The URI parser object has a simple API. Assuming `obj` as the URI parser object:

- result = obj.parse(uri[, doTrace]);

  - uri is the URI to parse as a JavaScript string
  - doTrace if present and "truthy" will cause the APG parser to generate a trace of the parse tree
  - result

    - if the URI is valid (e.g. [https://user:pass@example.com:123/one/two.three?q1=a1&q2=a2#body]()):

      > {  
      > &nbsp;&nbsp;&nbsp;&nbsp;uri: '[https://user:pass@example.com:123/one/two.three?q1=a1&q2=a2#body]()',  
      > &nbsp;&nbsp;&nbsp;&nbsp;scheme: 'https',  
      > &nbsp;&nbsp;&nbsp;&nbsp;userinfo: 'user:pass',  
      > &nbsp;&nbsp;&nbsp;&nbsp;host: 'example.com',  
      > &nbsp;&nbsp;&nbsp;&nbsp;port: 123,  
      > &nbsp;&nbsp;&nbsp;&nbsp;path: '/one/two.three',  
      > &nbsp;&nbsp;&nbsp;&nbsp;query: 'q1=a1&q2=a2',  
      > &nbsp;&nbsp;&nbsp;&nbsp;fragment: 'body',  
      > }

    - or `undefined` if the URI is invalid

- result = obj.apgParserResult();
  - returns the `apg-js` parser result. e.g. (from the example above)
    > {  
    > &nbsp;&nbsp;&nbsp;&nbsp;success: true, (only if stateName is MATCH and the entire string is matched)  
    > &nbsp;&nbsp;&nbsp;&nbsp;state: 101, (the final `apg-js` state id for the start rule)  
    > &nbsp;&nbsp;&nbsp;&nbsp;stateName: 'MATCH', (the human-readable state id)  
    > &nbsp;&nbsp;&nbsp;&nbsp;length: 64, (the number of characters in the input string - the URI)  
    > &nbsp;&nbsp;&nbsp;&nbsp;matched: 64, (the number of characters actually matched)  
    > &nbsp;&nbsp;&nbsp;&nbsp;maxMatched: 64, (gives a hint where the parser failed if less than length)  
    > &nbsp;&nbsp;&nbsp;&nbsp;maxTreeDepth: 15, (the maximum depth of the actual parse tree)  
    > &nbsp;&nbsp;&nbsp;&nbsp;nodeHits: 389, (the number of parse tree nodes traversed)  
    > }
- text = obj.displayTrace();
  - if using obj.parse(uri, true), `text` is a display of the trace through the parse tree
    - caveat: This can generate a lot of output. Best to save it to a temporary file
      and peruse it with `less` or `vi` or your favorite text editor.
    - good for debugging an invalid URI _if_ you are familiar with `apg-js` and `grammar.txt`

### The Node.js App

Our demonstration will simply parse a URI with all the required and optional parts,
report the `apg-js` result and the URI parser result.

```
node uri-app/node-app.js
```

### The Web Page App

For the web page demonstration, display `uri-app/web.html` in a browser.
This will allow the user
to parse any URI from the "URI to parse" text area by pressing the "parse" button.

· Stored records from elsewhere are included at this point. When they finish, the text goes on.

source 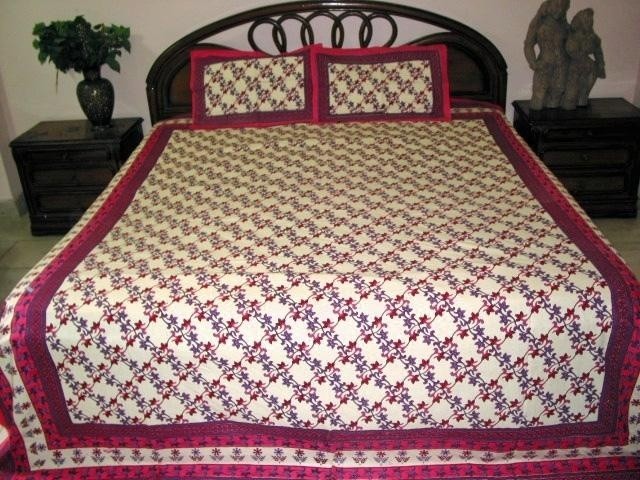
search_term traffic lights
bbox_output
[189,41,454,128]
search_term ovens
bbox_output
[0,1,640,479]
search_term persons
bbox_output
[560,7,605,110]
[523,0,573,110]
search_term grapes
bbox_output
[8,117,145,236]
[510,98,640,220]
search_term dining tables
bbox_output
[32,14,131,127]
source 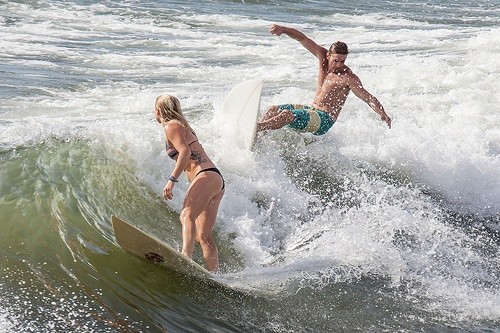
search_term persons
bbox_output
[156,93,226,274]
[257,24,393,136]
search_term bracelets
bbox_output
[170,176,180,183]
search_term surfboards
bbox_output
[209,78,262,151]
[109,213,214,280]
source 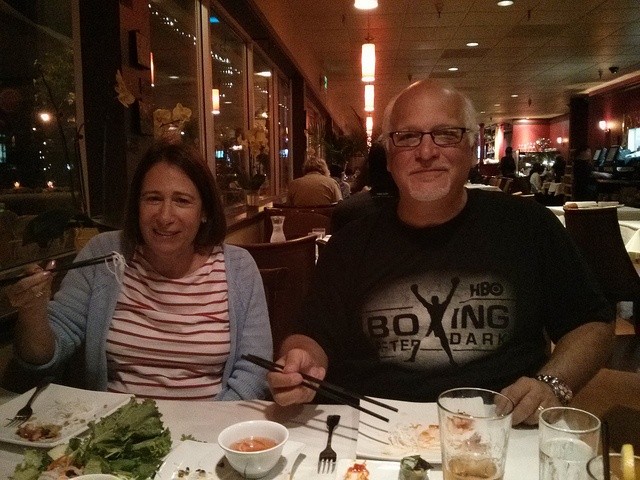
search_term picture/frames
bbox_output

By switching the comments in the HTML code section below you can run either the full web application or its minified version.

```
<!--
<script src="./web-uri-parser.js" charset="utf-8"></script>
-->
<script src="./web-uri-min-parser.js" charset="utf-8"></script>
<script src="./web-app.js" charset="utf-8"></script>

or

<script src="./web-uri-parser.js" charset="utf-8"></script>
<!--
<script src="./web-uri-min-parser.js" charset="utf-8"></script>
-->
<script src="./web-app.js" charset="utf-8"></script>

```

### Unit Testing

This URI parser has been quite thoroughly unit tested. These tests can be run with:

- npm test -- uri-chars
  - A complete set of tests that strings such as `reserved`, `unreserved`,
    `gen-delims` and `sub-delims` have been correctly replaced with TBS (`%d48`) and TRG (`%d48-57`) operators.
- npm test -- uri-js
  - The same set of unit tests used by [uri-js](https://www.npmjs.com/package/uri-js)
    (not including the IPv6 Zone Identifier tests.)
- npm test -- uri-ipv4-ipv6
  - A large set of tests covering nearly every combination of valid
    and many invalid IPv4 and IPv6 addresses.